Из источников, рассказывающих об аскетических подвигах древнеегипетских отцов, видно, что старчество процветало там уже в эпоху прп. Антония Великого († 356) и было основным средством духовного взращивания новоначальных иноков. По своей сути старчество, о котором повествуют древние памятники, составленные в форме житий святых отцов–пустынников, было не только средством укрепления внешней монастырской дисциплины; оно служило также тому, чтобы раскрывать юному подвижнику, ищущему христианского совершенства, внутренний смысл этого совершенства по учению Христа, чтобы укоренять его в духе этого учения. Исторически значение старчества росло одновременно с ростом значения духовника в православных обителях. Духовно опытный пожилой монах, который в древнейших аскетических сочинениях, например, в египетском патерике «Изречения египетских отцов» памятнике 2–й половины V в., или в другом патерике — «Verba seniorum» [«Изречения отцов»], именовался patѕr pneumatikТj или pater spiritualis (духовным отцом), не был священником или духовником в точном смысле слова [1246]. Большей частью это был не священник, а инок, который по благословению или с разрешения игумена занимался духовным окормлением юных новоначальных послушников и объяснял им смысл подвижнического жития в монастыре.
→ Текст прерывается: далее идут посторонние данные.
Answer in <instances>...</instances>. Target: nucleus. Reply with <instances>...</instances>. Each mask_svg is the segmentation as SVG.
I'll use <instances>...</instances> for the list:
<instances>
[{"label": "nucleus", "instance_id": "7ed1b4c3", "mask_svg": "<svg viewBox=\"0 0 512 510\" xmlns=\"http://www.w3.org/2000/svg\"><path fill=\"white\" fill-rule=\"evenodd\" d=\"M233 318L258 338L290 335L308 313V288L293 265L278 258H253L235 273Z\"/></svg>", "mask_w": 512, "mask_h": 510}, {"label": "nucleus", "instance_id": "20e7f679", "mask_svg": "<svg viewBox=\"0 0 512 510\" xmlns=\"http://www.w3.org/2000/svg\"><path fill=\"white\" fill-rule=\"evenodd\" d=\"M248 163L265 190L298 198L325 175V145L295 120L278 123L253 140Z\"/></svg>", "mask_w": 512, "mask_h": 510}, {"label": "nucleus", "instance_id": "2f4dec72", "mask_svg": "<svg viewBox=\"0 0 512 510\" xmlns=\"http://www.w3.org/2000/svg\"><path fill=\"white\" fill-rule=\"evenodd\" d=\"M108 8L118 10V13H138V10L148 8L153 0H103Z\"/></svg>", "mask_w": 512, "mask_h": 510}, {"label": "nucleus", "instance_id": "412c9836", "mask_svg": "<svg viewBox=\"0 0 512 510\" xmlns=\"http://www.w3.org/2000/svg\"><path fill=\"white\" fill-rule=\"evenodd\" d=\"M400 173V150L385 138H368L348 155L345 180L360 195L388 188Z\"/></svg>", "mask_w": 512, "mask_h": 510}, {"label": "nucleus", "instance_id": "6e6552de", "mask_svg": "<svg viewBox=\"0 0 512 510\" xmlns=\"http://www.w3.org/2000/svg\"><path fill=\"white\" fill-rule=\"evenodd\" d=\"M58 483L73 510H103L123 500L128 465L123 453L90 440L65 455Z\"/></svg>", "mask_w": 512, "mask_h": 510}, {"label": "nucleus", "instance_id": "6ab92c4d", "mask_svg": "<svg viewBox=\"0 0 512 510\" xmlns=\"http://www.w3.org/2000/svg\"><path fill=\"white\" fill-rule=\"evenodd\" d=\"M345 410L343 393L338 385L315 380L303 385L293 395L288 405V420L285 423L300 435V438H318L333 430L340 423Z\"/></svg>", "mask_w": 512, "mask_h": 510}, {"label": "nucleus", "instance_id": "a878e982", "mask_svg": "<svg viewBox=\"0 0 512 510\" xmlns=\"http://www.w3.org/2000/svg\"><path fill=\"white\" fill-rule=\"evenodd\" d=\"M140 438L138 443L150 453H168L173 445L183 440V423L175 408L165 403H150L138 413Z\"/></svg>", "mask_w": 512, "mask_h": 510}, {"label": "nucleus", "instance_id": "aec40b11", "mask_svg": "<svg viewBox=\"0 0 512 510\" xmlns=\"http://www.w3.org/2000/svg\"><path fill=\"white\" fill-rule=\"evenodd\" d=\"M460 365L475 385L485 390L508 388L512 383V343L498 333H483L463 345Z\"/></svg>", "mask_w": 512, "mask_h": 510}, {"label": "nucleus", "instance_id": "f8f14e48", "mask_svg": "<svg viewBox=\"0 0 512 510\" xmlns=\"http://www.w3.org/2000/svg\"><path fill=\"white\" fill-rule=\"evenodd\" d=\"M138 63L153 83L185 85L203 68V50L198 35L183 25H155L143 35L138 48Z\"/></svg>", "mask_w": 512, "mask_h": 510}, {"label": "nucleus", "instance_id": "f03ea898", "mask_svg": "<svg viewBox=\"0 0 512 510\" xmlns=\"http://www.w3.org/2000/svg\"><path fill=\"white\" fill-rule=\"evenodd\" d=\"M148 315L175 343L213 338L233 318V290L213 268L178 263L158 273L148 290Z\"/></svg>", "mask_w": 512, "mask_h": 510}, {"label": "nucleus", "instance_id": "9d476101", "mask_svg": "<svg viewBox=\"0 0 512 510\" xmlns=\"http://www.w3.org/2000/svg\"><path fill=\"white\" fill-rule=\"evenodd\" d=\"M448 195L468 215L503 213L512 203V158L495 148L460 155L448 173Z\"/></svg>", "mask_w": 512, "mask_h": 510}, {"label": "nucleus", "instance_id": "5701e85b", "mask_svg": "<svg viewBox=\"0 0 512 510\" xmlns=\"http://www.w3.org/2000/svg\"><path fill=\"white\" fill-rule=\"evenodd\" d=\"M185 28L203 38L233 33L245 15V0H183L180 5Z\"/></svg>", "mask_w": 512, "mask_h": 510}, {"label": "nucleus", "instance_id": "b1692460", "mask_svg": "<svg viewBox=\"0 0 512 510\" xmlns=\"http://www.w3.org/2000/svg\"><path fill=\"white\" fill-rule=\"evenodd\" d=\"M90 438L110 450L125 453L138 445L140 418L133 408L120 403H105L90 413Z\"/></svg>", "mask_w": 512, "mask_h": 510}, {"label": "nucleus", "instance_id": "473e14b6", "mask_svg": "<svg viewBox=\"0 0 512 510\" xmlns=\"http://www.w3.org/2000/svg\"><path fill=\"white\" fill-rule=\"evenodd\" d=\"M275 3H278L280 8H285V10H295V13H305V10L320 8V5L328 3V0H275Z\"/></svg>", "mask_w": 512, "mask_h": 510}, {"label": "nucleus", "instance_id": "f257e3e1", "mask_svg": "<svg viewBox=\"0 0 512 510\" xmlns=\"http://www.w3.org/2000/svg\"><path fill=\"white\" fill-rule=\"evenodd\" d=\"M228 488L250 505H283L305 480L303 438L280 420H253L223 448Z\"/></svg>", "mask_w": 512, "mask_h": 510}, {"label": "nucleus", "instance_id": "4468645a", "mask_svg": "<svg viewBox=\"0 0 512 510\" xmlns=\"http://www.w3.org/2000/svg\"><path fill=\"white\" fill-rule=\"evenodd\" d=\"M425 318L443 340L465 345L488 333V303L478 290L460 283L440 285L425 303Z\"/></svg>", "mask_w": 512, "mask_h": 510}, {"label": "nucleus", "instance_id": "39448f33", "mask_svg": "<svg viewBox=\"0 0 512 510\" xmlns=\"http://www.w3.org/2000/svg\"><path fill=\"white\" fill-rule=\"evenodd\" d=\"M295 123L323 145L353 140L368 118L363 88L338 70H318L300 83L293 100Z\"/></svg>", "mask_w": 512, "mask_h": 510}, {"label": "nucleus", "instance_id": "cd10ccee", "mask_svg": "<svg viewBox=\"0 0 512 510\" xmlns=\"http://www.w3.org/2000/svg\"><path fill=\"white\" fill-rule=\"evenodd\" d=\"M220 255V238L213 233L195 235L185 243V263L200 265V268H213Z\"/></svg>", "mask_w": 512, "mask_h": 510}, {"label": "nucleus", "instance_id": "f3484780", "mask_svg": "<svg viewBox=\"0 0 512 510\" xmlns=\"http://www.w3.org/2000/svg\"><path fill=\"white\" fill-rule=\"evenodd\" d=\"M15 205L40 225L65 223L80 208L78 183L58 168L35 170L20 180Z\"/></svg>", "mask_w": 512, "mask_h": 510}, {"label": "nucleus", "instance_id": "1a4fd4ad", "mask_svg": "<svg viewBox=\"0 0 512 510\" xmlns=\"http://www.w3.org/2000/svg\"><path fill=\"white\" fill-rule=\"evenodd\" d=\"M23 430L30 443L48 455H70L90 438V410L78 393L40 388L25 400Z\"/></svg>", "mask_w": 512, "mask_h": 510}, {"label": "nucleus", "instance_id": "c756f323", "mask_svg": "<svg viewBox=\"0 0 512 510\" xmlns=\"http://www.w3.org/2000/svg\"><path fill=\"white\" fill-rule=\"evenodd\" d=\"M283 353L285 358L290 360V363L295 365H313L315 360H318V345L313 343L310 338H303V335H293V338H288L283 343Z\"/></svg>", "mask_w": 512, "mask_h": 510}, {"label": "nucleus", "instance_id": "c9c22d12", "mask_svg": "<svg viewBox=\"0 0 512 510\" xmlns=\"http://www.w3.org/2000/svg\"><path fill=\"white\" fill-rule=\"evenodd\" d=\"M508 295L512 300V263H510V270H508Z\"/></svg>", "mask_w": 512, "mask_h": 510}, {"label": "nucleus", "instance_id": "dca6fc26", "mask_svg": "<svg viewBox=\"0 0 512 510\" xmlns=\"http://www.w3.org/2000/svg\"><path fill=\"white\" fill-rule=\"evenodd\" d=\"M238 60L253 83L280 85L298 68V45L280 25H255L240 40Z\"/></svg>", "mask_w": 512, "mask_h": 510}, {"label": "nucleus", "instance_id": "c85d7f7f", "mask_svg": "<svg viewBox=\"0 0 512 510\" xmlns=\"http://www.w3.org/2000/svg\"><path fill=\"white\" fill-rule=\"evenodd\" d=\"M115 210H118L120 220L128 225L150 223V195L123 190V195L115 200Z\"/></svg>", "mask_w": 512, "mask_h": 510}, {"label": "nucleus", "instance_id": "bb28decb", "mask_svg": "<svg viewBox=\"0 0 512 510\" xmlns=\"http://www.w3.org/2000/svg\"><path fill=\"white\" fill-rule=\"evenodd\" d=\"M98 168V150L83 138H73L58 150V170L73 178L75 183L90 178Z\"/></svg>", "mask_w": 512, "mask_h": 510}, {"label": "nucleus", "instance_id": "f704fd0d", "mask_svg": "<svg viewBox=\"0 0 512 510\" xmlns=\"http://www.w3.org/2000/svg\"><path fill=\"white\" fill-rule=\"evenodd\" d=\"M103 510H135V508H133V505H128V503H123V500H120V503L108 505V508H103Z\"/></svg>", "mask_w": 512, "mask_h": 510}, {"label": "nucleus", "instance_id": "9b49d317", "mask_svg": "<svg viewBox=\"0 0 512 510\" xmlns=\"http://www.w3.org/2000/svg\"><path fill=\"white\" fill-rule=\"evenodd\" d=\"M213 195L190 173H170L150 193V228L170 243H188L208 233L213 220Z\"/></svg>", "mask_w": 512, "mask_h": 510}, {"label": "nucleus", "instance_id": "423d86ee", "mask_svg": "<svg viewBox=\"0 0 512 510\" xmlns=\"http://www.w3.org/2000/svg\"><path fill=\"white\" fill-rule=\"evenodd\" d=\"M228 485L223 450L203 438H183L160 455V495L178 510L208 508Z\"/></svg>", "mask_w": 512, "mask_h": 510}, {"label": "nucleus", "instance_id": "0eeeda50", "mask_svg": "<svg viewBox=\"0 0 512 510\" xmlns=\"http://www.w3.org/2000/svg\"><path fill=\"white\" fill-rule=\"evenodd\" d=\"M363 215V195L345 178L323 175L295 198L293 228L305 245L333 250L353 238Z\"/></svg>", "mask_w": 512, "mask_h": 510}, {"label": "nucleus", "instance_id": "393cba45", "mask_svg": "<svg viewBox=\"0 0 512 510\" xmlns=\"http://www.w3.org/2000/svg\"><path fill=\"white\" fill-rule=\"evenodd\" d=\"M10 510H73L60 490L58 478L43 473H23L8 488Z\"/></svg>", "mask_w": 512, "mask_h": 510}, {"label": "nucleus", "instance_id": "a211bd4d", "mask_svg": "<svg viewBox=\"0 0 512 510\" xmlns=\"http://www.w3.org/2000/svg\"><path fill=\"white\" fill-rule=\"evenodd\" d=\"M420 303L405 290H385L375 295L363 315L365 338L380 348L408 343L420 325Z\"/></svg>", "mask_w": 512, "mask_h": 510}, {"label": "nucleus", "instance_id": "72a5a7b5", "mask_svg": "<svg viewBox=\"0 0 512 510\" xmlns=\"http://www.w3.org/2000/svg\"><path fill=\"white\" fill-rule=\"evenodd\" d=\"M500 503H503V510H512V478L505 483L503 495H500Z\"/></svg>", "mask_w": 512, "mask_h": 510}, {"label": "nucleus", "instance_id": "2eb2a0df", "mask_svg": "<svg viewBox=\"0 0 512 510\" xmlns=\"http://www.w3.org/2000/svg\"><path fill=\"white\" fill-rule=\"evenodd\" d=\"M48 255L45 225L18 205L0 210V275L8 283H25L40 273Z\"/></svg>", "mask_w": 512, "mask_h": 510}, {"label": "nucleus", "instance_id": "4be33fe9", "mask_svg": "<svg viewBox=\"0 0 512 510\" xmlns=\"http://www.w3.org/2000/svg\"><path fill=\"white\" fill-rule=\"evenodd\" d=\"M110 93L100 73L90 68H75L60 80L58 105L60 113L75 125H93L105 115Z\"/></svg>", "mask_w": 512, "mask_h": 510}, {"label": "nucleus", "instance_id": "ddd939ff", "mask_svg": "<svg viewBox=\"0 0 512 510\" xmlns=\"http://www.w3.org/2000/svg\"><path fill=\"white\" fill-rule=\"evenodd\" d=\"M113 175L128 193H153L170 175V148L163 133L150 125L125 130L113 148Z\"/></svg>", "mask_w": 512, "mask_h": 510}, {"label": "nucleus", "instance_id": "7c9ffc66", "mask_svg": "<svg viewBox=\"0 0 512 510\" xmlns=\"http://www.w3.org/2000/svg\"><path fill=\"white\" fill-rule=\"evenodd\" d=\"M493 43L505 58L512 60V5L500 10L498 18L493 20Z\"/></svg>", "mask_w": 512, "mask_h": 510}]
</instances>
В маленьких обителях обыкновенно духовным отцом был сам игумен [1247]. Такой духовный отец, которого мы будем называть старцем, ибо это славянское и русское слово вполне соответствует тому, чем был для своих духовных чад pater spiritualis, избирался самими послушниками, что с самого начала считалось их правом, понятным с религиозно–пастырской точки зрения [1248]. Как правило, старцы были одновременно и духовниками своих послушников в нынешнем понимании слова «духовник», но часто у послушников, кроме старца, был еще и особый духовник — духовник всей обители, который, однако, в этом случае не оказывал особенно большого влияния на духовный рост новоначальных иноков, да он и не стремился к этому, чтобы не мешать старцу в духовном окормлении и не затруднять послушника на его иноческом пути.